There were a number of cultural challenges – like media briefings over mobile phones while on the move in the USA, the more ceremonious briefing over lunch or tea in Japan, not sending heavy PDF files in Kenya, and a different approach in Nigeria.

The PR exercise focused on building strong key messages, which were to be disseminated by all country heads simultaneously, placement of product stories, prioritizing markets and hosting road shows. The problems iflex faced were -• Churn within the PR agencies
• Little attempt to capture, document and manage knowledge Mr. Yorke ended with a story –
“A PR guy went to heaven. There was a long queue. But St. Peter left his place and came personally to conduct the gentleman to the top of the line. The man was surprised and asked why the special treatment. St. Peter replied that we have added up all the hours you have billed to your clients and find that you must be at least 195 years old!” Mr. Ashwani Singla made a presentation.

The CEO Panel

The topic for discussion was the communications challenges of business in the context of globalization.The participants were Mr. Ravi Uppal, ABB, Mr. Kanwaljeet Singh, Cargill Seeds, Mr. Samual Selvakumar, Hutch and Mr. Dharen Chaddha, Momentum Consulting. The session was moderated by Nandita Lakshmanan.

The first point discussed was India’s role – is India being recognized as a protagonist or is it merely in the sidelines.

The world is a huge marketplace, it is also a digital market, sourcing goods from across continents. This marketplace is today open to us.It is important to first analyse what Brand India means. Is there anything called Brand India? Do we need a brand?

The first globalizers are beginning to find out that the country’s brand rubs off on the company’s. Many countries were hostile towards Indian brands.

Brand India is seen today as low cost process innovation. Indian products are seen as cheap but not the best.

Things however have started changing. Our best ambassadors are the middle class Indian engineers who have moved westwards and taken their Indian values with them.

India has leapfrogged into the technology age, and now needs t change the perception that it is a provider of cheap labour. This is the route Japan followed in the 40s and 50s and Japanese brands are among the best in the world today.
India is still a very small player in the world market, with only a handful of companies who have established themselves abroad. The media however, hypes up these achievements till we all start believing that India has a strong presence abroad. We need to guard ourselves against this complacent attitude. We need to upgrade our infrastructure to global standards first.
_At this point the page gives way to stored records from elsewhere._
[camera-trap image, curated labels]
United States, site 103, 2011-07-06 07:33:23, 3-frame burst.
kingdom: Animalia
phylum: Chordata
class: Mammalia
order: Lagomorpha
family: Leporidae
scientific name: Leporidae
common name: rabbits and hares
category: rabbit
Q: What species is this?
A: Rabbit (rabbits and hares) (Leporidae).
All the panelists agreed that globalization has brought many benefits –

Exposure and the building of a cosmopolitan population which is comfortable anywhere in the world

Benchmarks against global brands. Many companies are removing the “made in…” tag – the standards are uniform no matter where manufactured Interaction of Indian companies and MNCs, both important in a borderless world

There was unanimous agreement that communications in general and public relations in particular has a critical role to play in the globalization process.